▸ **ENTRIES SHOWN**
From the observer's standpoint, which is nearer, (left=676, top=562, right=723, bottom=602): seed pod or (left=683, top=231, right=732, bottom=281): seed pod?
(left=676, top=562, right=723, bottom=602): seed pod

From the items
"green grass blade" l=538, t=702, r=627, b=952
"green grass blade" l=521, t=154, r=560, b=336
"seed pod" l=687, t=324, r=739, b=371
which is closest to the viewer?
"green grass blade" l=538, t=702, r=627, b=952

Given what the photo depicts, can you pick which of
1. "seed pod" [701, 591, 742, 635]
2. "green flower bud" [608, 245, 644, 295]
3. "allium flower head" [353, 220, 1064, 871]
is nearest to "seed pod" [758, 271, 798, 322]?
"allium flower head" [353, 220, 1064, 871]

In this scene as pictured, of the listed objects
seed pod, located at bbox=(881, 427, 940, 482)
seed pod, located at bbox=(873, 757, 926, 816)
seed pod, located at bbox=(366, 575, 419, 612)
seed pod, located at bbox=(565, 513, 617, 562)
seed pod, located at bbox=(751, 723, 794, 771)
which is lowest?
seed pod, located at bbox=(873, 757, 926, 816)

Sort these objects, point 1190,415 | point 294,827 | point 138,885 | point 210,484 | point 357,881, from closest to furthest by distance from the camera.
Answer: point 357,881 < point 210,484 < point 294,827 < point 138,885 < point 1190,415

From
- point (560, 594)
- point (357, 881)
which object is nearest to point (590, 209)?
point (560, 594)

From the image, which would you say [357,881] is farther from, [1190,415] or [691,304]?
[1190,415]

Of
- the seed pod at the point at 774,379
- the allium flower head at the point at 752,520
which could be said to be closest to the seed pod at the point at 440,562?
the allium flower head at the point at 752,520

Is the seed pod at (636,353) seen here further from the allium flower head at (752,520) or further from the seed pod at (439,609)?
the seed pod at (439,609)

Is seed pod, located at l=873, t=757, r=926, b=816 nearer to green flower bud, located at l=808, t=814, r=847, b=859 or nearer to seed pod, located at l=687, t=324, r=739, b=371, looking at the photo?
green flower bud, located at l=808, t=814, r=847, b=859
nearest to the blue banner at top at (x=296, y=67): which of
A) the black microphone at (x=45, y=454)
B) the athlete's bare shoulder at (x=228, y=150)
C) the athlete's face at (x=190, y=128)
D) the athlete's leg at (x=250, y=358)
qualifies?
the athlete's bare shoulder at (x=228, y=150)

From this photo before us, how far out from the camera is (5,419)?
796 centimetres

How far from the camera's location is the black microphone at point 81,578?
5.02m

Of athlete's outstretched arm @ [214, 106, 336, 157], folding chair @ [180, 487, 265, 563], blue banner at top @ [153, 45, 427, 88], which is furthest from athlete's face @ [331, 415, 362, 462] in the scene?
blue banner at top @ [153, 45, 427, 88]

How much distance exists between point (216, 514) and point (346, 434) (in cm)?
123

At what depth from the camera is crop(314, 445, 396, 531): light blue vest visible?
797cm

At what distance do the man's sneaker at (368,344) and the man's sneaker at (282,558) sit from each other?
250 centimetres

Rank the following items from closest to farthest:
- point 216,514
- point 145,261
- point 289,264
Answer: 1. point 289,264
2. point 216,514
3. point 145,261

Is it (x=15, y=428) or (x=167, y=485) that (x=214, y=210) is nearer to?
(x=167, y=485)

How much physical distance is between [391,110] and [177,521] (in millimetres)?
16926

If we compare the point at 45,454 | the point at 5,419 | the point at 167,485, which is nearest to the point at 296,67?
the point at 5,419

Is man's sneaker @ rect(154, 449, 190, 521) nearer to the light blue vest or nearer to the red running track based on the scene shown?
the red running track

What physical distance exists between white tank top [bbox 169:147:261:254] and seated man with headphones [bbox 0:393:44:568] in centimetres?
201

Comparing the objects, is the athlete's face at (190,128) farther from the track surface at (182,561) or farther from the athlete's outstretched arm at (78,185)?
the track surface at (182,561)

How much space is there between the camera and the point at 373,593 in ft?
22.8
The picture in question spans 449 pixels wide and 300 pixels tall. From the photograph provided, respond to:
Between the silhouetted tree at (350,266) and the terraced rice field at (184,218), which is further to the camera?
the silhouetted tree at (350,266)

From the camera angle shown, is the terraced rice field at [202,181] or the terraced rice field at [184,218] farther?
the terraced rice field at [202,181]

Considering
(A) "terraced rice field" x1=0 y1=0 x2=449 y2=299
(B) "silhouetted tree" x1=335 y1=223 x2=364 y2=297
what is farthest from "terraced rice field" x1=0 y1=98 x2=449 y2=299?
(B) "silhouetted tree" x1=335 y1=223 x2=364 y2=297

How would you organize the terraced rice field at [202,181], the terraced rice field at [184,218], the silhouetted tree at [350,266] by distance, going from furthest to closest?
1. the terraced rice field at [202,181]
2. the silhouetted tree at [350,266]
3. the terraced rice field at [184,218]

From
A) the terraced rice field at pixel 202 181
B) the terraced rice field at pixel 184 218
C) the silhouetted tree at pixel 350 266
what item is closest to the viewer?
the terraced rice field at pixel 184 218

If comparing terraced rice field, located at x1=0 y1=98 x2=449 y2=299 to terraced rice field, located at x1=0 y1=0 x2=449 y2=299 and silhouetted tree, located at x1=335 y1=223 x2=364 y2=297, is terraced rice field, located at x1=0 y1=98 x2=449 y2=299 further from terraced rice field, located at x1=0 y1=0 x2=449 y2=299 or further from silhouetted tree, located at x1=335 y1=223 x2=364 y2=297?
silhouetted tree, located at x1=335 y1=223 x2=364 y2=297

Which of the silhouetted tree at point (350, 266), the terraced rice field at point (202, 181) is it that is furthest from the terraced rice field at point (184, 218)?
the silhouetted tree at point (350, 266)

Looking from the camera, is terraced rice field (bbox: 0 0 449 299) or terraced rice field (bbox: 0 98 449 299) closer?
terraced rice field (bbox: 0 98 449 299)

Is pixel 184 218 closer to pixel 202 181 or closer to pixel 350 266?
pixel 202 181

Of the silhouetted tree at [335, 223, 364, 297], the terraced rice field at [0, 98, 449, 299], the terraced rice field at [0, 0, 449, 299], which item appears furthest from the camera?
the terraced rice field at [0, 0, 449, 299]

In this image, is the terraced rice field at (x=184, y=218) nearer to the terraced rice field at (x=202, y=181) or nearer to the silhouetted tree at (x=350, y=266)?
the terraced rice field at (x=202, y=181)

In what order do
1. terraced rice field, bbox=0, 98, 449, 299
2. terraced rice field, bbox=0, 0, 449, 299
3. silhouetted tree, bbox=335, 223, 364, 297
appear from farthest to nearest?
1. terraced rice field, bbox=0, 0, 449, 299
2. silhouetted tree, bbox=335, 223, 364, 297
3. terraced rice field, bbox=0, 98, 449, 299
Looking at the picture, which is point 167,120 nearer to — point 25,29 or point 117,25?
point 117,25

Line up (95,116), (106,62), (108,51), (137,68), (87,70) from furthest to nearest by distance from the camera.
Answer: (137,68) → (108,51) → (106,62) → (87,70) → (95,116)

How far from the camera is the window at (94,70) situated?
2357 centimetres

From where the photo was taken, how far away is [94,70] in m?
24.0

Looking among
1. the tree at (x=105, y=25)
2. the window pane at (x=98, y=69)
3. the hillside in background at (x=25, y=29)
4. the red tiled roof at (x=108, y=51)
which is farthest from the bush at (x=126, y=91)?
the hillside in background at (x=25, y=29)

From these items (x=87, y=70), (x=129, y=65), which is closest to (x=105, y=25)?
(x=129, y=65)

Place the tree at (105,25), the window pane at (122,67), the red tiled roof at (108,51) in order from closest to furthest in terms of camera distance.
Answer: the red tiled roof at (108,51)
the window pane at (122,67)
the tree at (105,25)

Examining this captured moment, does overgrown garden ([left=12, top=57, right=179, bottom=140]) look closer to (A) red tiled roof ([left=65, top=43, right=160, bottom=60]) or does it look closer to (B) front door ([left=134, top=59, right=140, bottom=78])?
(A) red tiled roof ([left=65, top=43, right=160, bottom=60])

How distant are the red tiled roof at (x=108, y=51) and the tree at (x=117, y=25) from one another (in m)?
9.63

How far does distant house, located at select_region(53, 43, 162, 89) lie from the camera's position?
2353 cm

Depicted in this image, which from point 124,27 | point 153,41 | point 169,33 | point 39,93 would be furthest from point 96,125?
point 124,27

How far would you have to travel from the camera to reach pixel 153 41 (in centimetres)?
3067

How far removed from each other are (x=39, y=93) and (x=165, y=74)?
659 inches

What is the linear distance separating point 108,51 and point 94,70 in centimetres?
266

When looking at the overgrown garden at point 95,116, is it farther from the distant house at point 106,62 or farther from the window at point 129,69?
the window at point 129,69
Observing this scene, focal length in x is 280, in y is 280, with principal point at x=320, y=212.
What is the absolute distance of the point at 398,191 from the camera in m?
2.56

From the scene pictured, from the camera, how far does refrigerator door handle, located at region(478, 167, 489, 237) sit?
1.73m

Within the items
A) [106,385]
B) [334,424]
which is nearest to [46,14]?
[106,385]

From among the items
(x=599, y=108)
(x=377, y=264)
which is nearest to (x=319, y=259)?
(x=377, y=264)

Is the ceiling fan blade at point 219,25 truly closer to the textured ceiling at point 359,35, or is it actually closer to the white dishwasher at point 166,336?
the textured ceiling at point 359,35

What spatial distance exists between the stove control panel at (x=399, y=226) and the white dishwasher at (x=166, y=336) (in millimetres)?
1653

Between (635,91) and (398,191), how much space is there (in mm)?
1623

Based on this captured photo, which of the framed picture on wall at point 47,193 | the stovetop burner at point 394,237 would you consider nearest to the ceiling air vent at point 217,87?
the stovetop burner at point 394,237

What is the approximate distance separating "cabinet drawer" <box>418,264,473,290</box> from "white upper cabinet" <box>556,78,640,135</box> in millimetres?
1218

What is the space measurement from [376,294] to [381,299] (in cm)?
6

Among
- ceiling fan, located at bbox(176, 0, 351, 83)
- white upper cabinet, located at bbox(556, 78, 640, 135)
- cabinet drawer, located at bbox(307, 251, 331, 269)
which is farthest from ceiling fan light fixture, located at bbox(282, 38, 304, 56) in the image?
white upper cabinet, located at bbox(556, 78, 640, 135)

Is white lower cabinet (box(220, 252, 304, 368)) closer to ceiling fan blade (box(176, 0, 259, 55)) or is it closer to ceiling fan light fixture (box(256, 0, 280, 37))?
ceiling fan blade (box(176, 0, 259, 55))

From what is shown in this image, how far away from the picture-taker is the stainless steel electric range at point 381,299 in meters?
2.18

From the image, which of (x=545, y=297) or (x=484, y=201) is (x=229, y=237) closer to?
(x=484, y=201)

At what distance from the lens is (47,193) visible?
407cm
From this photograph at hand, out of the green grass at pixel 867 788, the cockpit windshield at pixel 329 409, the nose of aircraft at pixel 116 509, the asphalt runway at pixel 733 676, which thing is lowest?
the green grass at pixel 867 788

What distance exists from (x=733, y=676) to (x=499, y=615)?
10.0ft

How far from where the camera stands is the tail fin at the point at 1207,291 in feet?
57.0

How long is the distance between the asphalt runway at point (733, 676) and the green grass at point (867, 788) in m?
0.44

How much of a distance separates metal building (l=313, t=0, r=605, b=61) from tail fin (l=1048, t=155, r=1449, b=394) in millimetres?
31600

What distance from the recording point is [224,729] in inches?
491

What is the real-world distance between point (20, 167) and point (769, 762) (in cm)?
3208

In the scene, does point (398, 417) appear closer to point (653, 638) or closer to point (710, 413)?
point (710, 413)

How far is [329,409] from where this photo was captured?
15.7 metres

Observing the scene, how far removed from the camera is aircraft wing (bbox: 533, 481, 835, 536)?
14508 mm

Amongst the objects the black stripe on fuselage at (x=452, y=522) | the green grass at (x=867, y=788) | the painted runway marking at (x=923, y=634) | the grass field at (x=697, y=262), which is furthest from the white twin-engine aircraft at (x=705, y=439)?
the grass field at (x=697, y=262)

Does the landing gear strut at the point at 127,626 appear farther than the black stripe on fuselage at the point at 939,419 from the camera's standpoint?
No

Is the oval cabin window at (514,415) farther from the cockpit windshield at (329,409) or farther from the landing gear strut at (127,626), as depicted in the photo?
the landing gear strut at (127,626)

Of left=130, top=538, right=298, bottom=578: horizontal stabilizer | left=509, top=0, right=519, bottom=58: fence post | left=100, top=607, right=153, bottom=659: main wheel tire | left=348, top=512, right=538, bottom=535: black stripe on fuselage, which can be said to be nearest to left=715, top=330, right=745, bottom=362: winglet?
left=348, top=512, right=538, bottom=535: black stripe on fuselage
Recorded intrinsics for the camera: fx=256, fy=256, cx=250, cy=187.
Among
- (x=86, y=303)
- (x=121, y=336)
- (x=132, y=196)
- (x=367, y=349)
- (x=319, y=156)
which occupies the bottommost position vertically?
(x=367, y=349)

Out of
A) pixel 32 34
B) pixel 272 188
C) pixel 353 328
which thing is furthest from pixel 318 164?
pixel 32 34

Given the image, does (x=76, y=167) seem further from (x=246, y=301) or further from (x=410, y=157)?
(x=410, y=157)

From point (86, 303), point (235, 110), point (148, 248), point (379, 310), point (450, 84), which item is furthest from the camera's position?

▸ **TASK STATEMENT**
Return exactly the lines from the line bearing "Does the landing" to the end of the records, inclusive of both; include no other lines.

▸ **THE RESULT**
Does the landing gear strut at the point at 127,626 appear farther than the black stripe on fuselage at the point at 939,419 from the camera's standpoint?
No

Is the oval cabin window at (514,415) farther from the cockpit windshield at (329,409) or farther from the landing gear strut at (127,626), as depicted in the photo?
the landing gear strut at (127,626)

Of left=130, top=538, right=298, bottom=578: horizontal stabilizer | left=509, top=0, right=519, bottom=58: fence post | left=100, top=607, right=153, bottom=659: main wheel tire | left=348, top=512, right=538, bottom=535: black stripe on fuselage, which can be said to be nearest to left=715, top=330, right=745, bottom=362: winglet?
left=348, top=512, right=538, bottom=535: black stripe on fuselage
Recorded intrinsics for the camera: fx=256, fy=256, cx=250, cy=187.
Among
- (x=86, y=303)
- (x=121, y=336)
- (x=132, y=196)
- (x=367, y=349)
- (x=319, y=156)
which occupies the bottommost position vertically?
(x=367, y=349)

Out of
A) pixel 32 34
B) pixel 272 188
C) pixel 353 328
which thing is furthest from pixel 318 164?
pixel 32 34

Given the image, does (x=76, y=167) seem further from (x=246, y=301) or further from (x=410, y=157)?
(x=410, y=157)

From point (86, 303), point (235, 110), point (148, 248), point (379, 310), point (450, 84), which item is furthest from the camera's position?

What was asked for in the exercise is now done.